Objectif visé A: Sélectionnez puis recopiez chaque ligne du listing où figure le mot « blue », en tenant compte de la casse.

Extrait fourni:
Journaliste, collaborateur régulier pour Terra eco.

Prototypes, vélos, dirigeables ou camping-cars : le festival Solar Event, organisé sur les rives du Lac du Bourget en Savoie, promettait nombre d’occasions d’embarquer dans un engin carburant au soleil. J’ai tenté ma chance…

11 heures. Les batteries pleines à ras bord et profitant du soleil de plomb de ce samedi 5 juin, une myriade de bolides dopés au photovoltaïque s’élance sur la piste. Bienvenue au technopôle de Savoie Technolac, près de Chambéry pour le challenge d’endurance du festival Solar Event. Les candidats sont dignes des « Fous du Volant » : deux « sunracers » – des F1 solaires, ni plus ni moins – une mini-voiture au look de Ferrari, une calèche 100% matériaux de récup, un tandem, etc. L’occasion rêvée de tester un véhicule fonctionnant à l’énergie solaire, me dis-je. Mais du côté des compétiteurs – qui seront plus de six heures en piste –, personne ne semble prêt à me prêter un volant ou un guidon. Raté.

Quoique. Alors que son rival Sunspeed roule à fond la caisse, le sunracer orange Helios est arrêté sur le bas-côté. Coup de chance pour moi ? Non : coup dur pour le pilote. La rotule de direction est cassée. Le bolide de l’Ecole des hautes études d’ingénieur de Lille doit être réparé, mais n’abdiquera pas face aux voisins de l’université de Picardie. Après tout, il a déjà traversé l’Australie du Nord au Sud… Dommage : roulant à 60 km/h avec ses panneaux seuls et capable de pointes à 100 km/h en puisant dans les batteries, le volant d’Helios me faisait de l’œil.

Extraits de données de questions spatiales
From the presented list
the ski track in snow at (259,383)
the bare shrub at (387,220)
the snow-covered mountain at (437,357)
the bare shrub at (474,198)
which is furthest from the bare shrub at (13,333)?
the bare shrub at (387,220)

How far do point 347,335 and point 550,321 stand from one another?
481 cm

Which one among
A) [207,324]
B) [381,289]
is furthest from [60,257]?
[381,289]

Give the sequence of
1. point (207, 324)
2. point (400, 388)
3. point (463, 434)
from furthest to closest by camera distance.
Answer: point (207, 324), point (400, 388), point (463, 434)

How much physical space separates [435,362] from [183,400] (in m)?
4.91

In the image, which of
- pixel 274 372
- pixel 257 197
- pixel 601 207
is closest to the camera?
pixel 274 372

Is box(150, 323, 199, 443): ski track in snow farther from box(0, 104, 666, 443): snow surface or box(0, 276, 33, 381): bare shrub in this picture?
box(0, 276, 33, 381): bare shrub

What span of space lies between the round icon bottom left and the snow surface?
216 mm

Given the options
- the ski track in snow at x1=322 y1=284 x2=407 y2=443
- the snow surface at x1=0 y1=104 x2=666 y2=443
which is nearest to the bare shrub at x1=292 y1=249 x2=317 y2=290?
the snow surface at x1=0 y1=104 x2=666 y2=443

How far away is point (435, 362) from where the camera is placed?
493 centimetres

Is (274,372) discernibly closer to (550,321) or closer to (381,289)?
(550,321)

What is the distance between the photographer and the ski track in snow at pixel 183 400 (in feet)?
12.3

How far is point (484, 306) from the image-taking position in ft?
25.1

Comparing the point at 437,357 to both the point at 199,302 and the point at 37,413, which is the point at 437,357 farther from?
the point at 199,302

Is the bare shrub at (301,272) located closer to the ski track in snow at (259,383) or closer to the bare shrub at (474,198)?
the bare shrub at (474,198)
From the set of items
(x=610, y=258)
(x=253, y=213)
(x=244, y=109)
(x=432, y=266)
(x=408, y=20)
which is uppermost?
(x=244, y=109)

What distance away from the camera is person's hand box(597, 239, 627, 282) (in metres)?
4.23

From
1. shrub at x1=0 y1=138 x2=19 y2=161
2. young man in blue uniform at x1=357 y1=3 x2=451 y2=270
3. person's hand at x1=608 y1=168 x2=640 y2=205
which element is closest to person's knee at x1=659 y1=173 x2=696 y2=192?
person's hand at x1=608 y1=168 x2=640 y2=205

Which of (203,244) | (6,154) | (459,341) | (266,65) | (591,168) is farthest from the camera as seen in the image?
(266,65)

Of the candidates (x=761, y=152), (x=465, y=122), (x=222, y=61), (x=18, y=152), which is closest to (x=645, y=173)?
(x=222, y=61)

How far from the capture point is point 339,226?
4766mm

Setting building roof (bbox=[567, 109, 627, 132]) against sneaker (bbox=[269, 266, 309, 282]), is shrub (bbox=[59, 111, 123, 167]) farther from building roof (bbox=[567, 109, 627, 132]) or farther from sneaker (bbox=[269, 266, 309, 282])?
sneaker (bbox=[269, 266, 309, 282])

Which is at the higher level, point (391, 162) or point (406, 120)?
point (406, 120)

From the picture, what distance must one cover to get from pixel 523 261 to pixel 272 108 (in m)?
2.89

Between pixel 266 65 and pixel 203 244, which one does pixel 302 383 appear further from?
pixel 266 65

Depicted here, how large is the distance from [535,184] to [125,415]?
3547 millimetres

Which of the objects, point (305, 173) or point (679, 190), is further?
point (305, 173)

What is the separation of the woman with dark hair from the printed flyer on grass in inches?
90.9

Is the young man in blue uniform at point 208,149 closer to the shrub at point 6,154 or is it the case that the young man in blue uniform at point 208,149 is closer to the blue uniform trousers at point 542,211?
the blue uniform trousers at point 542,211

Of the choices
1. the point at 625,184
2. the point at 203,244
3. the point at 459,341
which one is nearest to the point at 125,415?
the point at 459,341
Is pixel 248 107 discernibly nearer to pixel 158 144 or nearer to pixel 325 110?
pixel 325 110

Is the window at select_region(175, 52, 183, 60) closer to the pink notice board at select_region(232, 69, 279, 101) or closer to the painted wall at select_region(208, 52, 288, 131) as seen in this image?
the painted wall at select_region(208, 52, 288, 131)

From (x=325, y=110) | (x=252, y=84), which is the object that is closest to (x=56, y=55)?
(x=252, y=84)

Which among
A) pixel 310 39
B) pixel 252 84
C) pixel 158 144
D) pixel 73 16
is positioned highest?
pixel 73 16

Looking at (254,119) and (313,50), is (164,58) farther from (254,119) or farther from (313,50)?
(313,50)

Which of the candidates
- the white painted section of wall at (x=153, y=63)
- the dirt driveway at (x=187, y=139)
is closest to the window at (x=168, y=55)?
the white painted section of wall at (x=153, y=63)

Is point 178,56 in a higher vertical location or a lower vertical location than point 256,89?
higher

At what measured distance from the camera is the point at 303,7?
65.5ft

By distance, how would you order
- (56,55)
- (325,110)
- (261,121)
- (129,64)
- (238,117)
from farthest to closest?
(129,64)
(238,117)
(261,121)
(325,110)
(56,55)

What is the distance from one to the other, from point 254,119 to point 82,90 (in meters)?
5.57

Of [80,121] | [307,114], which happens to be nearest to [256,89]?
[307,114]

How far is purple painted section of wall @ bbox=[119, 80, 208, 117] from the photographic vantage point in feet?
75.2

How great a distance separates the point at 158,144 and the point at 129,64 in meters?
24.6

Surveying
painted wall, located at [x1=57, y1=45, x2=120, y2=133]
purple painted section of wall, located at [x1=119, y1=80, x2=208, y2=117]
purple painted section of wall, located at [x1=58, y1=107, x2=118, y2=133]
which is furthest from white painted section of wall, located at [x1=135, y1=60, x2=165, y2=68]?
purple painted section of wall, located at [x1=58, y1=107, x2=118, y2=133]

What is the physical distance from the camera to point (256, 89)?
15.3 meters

==

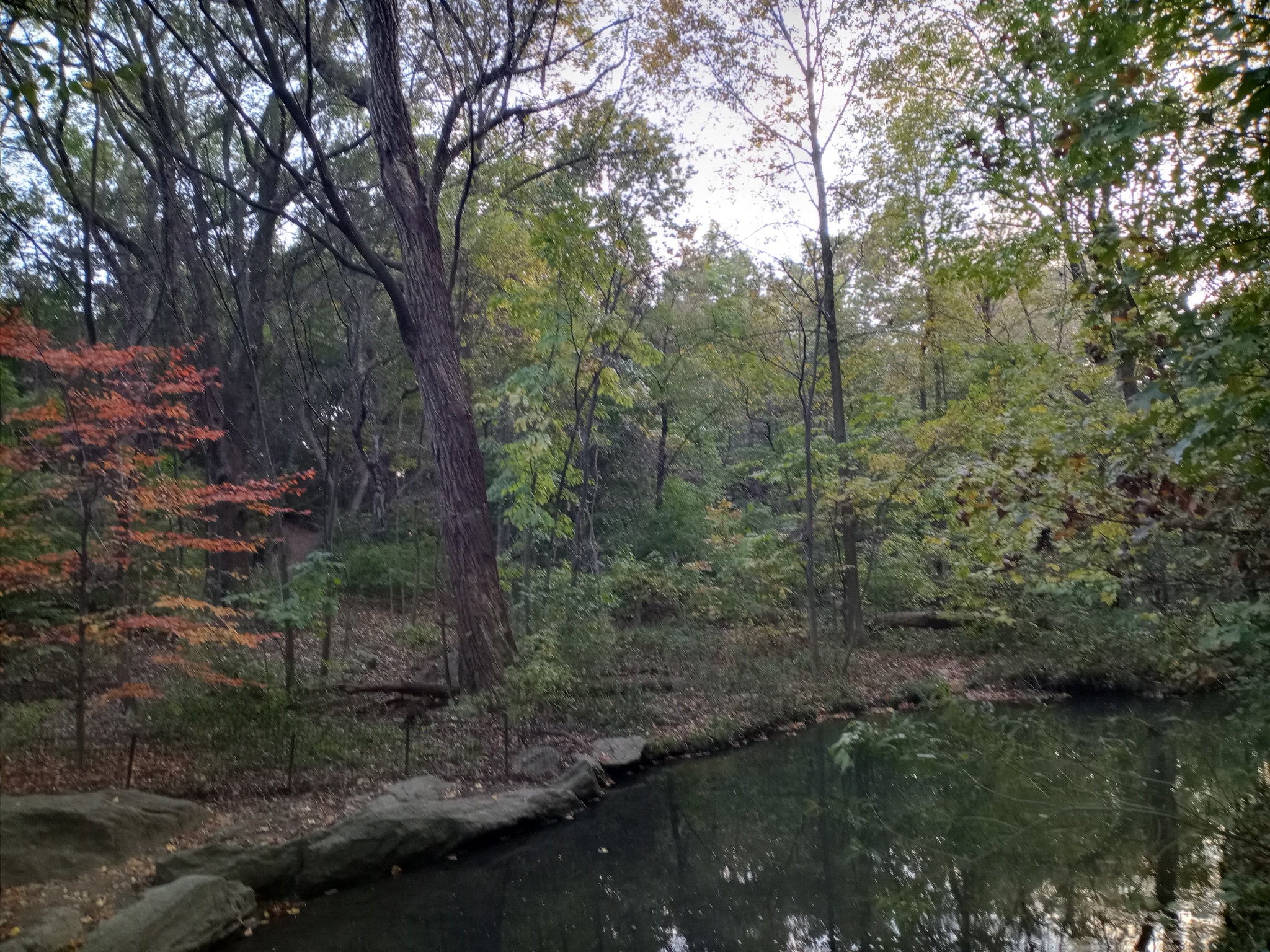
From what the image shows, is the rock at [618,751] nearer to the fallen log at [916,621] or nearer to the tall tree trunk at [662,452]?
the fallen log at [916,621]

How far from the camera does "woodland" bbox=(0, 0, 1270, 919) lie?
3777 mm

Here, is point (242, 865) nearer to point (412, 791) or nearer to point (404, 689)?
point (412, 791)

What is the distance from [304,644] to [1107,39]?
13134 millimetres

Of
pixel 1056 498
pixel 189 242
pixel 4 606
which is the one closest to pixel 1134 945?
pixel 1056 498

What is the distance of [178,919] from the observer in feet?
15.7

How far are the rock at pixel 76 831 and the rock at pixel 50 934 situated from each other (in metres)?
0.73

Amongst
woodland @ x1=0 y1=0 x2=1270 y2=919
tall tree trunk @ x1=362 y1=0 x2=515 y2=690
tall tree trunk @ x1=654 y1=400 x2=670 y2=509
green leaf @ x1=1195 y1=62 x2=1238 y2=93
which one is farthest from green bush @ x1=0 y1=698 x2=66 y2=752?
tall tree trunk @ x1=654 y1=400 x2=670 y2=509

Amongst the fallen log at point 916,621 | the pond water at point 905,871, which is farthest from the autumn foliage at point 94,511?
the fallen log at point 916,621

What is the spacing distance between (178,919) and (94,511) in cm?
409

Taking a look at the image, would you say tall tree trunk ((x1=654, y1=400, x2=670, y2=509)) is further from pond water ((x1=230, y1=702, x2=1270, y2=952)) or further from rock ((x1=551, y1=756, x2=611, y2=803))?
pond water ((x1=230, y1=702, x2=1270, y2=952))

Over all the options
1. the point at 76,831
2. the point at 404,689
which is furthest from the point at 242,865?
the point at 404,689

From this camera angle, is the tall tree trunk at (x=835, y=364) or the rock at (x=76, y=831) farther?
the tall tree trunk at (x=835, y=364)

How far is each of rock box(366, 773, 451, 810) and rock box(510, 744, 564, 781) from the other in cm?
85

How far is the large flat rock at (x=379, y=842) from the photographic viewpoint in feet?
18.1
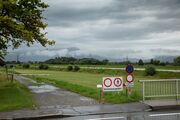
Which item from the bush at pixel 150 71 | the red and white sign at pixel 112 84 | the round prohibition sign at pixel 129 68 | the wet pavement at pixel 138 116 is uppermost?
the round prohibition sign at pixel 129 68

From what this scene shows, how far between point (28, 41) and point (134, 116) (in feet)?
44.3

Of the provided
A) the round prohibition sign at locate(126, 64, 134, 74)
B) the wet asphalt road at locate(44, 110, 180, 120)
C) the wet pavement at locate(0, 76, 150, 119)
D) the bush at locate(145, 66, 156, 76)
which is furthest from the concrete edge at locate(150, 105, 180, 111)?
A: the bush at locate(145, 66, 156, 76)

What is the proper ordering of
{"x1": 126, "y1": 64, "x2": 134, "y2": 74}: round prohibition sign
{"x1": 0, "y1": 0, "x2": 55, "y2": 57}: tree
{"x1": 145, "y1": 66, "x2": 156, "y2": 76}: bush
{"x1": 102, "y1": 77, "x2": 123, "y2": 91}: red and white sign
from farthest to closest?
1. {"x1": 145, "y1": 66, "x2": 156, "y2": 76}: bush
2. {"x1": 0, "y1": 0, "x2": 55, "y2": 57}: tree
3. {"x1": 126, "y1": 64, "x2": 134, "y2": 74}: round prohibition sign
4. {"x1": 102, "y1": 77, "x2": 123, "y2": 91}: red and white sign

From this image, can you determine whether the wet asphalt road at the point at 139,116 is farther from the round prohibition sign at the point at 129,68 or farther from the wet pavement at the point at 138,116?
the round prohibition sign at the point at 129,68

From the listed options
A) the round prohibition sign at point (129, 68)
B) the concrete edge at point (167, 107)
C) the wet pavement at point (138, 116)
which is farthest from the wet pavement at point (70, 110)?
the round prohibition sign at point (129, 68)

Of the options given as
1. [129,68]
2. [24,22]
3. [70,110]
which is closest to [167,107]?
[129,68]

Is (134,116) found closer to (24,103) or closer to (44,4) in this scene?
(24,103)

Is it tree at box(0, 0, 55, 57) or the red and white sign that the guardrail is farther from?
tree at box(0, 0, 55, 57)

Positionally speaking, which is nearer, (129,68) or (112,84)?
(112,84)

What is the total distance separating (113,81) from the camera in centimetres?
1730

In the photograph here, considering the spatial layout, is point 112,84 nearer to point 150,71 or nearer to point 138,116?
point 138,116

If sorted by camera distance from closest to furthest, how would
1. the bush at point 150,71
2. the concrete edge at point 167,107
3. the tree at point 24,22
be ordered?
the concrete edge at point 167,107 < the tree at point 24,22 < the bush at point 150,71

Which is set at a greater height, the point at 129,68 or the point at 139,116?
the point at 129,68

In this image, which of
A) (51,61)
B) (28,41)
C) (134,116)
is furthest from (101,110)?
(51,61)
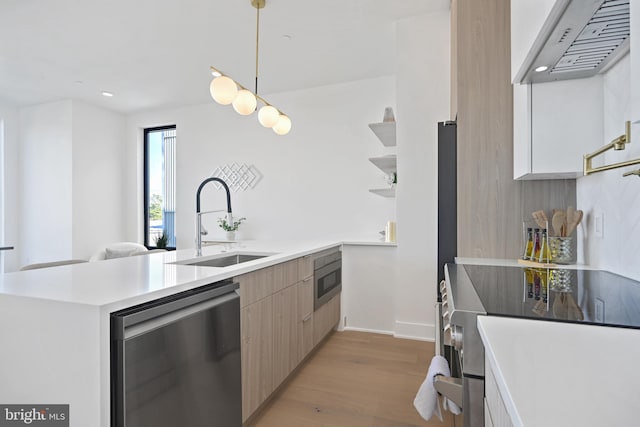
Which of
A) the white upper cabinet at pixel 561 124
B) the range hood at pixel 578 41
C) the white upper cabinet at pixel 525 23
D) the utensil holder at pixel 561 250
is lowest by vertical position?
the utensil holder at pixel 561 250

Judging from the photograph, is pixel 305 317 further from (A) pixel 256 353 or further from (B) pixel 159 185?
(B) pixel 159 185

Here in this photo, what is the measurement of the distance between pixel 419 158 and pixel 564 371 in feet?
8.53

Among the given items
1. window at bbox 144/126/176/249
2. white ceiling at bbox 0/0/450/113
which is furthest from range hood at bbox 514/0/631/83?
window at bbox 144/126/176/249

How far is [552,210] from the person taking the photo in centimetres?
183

==

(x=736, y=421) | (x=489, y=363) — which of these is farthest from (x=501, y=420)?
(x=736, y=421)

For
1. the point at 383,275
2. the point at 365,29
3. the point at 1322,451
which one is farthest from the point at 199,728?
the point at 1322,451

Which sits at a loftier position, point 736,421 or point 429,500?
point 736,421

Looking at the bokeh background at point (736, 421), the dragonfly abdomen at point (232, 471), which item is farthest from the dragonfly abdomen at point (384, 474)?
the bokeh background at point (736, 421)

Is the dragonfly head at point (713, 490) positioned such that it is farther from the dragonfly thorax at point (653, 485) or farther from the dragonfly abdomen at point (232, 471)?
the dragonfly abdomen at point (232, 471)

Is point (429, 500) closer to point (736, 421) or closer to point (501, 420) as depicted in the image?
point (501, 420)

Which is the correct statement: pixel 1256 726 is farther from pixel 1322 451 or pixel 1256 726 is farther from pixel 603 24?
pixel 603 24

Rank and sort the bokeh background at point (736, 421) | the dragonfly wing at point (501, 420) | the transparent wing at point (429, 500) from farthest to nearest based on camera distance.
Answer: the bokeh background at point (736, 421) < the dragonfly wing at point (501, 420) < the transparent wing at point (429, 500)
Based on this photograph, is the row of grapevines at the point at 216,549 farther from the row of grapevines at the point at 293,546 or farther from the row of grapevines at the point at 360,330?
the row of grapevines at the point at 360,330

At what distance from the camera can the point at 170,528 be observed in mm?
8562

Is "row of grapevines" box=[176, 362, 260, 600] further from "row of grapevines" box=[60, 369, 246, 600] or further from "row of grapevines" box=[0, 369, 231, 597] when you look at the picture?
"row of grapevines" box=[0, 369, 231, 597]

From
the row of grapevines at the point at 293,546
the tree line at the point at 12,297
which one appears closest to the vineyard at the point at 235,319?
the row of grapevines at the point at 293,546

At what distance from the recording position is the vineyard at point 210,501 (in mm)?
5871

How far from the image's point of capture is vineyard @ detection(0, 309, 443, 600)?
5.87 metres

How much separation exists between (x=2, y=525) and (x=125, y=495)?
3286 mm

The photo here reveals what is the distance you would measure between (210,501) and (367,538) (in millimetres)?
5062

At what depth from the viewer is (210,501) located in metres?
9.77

Objectif visé B: Transcrivez fidèlement le passage de l'extrait sur le festival Solar Event qui commence par « 11 heures. Les » et se poursuit jusqu'à « un guidon. Raté. ».

Résultat obtenu A:
2. young man in blue uniform at x1=357 y1=3 x2=451 y2=270
Is the young man in blue uniform at point 208,149 closer to the shrub at point 6,154 or is it the case that the young man in blue uniform at point 208,149 is closer to the blue uniform trousers at point 542,211?
the blue uniform trousers at point 542,211

Résultat obtenu B:
11 heures. Les batteries pleines à ras bord et profitant du soleil de plomb de ce samedi 5 juin, une myriade de bolides dopés au photovoltaïque s’élance sur la piste. Bienvenue au technopôle de Savoie Technolac, près de Chambéry pour le challenge d’endurance du festival Solar Event. Les candidats sont dignes des « Fous du Volant » : deux « sunracers » – des F1 solaires, ni plus ni moins – une mini-voiture au look de Ferrari, une calèche 100% matériaux de récup, un tandem, etc. L’occasion rêvée de tester un véhicule fonctionnant à l’énergie solaire, me dis-je. Mais du côté des compétiteurs – qui seront plus de six heures en piste –, personne ne semble prêt à me prêter un volant ou un guidon. Raté.